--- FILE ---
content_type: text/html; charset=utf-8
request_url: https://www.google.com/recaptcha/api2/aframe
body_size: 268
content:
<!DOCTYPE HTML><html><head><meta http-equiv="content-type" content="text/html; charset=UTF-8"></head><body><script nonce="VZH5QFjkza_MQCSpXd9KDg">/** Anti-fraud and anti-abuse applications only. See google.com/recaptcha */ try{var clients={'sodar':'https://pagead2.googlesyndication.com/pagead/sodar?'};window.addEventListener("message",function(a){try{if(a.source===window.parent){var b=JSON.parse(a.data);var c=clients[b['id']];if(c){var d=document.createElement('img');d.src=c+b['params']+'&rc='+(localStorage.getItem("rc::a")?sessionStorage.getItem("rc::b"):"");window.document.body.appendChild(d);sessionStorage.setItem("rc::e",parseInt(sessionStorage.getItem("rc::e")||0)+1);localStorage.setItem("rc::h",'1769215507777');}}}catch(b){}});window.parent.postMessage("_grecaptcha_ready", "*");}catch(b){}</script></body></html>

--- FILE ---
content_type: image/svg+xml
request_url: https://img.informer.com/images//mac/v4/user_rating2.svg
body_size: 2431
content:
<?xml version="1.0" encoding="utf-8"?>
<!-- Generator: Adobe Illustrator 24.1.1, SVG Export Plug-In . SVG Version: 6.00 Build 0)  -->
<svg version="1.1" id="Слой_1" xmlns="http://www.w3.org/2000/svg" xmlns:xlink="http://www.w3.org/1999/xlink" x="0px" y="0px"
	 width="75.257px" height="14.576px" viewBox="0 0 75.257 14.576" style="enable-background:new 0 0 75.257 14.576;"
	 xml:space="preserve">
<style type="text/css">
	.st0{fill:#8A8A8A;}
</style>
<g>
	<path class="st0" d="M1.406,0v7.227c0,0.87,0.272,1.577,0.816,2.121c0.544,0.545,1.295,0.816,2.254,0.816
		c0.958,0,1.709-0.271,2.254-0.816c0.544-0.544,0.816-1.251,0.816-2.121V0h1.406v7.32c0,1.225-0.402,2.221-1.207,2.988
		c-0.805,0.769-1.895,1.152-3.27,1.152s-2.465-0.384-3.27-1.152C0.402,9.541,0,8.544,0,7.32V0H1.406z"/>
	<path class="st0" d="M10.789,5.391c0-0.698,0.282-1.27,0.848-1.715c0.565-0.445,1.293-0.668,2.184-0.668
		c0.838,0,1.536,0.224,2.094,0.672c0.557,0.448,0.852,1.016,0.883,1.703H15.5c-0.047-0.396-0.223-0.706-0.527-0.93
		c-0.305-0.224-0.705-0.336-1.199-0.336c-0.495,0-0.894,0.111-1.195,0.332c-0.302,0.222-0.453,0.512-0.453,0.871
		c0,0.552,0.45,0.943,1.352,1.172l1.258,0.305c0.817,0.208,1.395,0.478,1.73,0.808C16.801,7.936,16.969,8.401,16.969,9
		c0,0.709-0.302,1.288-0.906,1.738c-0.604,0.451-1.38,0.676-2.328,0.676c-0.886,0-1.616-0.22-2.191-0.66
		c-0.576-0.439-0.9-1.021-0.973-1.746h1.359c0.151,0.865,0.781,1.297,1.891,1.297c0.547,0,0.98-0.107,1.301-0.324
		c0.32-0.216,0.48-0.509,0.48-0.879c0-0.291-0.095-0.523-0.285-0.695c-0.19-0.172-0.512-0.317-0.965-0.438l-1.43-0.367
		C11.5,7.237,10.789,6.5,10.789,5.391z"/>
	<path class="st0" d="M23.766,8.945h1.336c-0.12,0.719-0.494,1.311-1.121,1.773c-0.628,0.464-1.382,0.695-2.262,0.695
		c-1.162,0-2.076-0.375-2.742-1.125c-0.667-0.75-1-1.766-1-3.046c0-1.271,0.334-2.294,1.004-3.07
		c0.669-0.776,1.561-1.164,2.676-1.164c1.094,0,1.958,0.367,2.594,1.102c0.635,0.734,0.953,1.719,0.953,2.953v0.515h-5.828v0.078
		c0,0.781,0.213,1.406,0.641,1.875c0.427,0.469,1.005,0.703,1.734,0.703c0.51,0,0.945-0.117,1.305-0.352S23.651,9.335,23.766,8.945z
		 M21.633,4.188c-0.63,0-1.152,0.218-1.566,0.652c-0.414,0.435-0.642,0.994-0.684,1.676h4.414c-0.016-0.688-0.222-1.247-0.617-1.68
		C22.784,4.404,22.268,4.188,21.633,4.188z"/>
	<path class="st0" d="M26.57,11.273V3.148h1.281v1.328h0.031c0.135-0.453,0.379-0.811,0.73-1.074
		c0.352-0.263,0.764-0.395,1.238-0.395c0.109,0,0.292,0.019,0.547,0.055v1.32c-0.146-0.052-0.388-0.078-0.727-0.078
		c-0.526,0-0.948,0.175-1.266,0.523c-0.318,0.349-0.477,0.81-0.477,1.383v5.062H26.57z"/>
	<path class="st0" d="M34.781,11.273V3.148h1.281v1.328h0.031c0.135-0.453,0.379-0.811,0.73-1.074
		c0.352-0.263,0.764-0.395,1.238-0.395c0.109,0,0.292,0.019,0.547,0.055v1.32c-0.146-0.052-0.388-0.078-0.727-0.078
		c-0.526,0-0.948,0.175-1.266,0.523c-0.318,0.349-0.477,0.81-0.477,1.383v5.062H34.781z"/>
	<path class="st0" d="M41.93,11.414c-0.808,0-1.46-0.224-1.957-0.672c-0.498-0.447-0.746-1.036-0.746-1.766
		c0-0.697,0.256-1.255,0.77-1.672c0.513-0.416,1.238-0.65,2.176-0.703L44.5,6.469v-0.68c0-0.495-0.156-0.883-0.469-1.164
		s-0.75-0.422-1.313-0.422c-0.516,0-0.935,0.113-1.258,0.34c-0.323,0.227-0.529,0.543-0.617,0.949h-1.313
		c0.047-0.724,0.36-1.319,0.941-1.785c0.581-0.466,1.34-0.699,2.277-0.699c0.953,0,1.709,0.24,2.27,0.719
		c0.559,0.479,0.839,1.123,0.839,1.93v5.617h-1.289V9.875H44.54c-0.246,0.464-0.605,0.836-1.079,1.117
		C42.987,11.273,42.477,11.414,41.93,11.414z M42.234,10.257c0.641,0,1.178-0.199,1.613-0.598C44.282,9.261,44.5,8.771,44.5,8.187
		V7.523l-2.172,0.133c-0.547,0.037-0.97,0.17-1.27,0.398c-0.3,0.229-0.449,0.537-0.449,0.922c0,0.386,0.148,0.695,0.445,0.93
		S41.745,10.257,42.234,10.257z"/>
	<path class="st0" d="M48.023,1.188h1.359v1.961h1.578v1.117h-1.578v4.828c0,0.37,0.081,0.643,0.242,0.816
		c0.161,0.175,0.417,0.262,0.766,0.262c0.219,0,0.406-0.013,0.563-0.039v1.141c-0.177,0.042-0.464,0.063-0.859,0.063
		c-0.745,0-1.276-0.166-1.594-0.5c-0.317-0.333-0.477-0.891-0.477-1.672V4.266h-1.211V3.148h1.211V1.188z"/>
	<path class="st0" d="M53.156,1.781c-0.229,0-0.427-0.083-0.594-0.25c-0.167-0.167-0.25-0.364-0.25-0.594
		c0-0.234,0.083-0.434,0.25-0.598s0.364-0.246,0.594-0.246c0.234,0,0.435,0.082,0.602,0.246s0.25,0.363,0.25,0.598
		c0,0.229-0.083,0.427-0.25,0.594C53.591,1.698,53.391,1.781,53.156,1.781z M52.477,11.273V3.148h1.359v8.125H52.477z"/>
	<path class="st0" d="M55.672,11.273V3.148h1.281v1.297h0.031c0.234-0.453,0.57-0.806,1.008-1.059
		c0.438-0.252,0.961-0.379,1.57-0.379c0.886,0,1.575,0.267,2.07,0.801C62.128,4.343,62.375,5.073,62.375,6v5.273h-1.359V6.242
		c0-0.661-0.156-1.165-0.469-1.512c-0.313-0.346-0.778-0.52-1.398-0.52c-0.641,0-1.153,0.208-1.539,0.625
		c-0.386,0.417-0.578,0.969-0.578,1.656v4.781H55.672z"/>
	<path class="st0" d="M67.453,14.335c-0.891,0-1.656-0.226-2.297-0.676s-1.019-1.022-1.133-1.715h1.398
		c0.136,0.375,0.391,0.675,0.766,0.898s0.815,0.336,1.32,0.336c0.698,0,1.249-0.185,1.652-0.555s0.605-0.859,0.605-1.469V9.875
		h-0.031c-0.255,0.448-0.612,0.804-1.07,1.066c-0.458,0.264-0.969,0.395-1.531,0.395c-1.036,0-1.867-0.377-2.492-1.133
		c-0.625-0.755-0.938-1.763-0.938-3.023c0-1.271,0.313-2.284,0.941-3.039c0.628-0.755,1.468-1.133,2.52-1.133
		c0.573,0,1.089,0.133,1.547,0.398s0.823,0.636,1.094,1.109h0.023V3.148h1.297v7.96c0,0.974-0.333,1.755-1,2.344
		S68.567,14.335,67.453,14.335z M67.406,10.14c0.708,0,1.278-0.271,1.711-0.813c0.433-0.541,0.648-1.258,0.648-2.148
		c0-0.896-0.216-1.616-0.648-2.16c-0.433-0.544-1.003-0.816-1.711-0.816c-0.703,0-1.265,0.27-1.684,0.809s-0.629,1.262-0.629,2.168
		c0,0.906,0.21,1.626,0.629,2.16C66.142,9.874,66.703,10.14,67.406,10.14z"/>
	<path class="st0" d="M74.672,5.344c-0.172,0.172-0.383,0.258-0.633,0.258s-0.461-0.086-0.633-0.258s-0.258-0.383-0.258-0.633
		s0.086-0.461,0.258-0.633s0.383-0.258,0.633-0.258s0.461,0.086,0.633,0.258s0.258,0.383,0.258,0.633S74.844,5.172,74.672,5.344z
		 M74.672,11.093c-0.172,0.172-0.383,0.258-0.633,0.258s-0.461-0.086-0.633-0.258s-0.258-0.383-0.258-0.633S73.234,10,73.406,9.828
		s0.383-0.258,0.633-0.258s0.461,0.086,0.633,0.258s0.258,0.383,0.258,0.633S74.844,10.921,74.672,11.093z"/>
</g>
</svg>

Work required: For the material above, what is the count of lines that hold the word "style"? Give the number by itself.

Response to the task: 3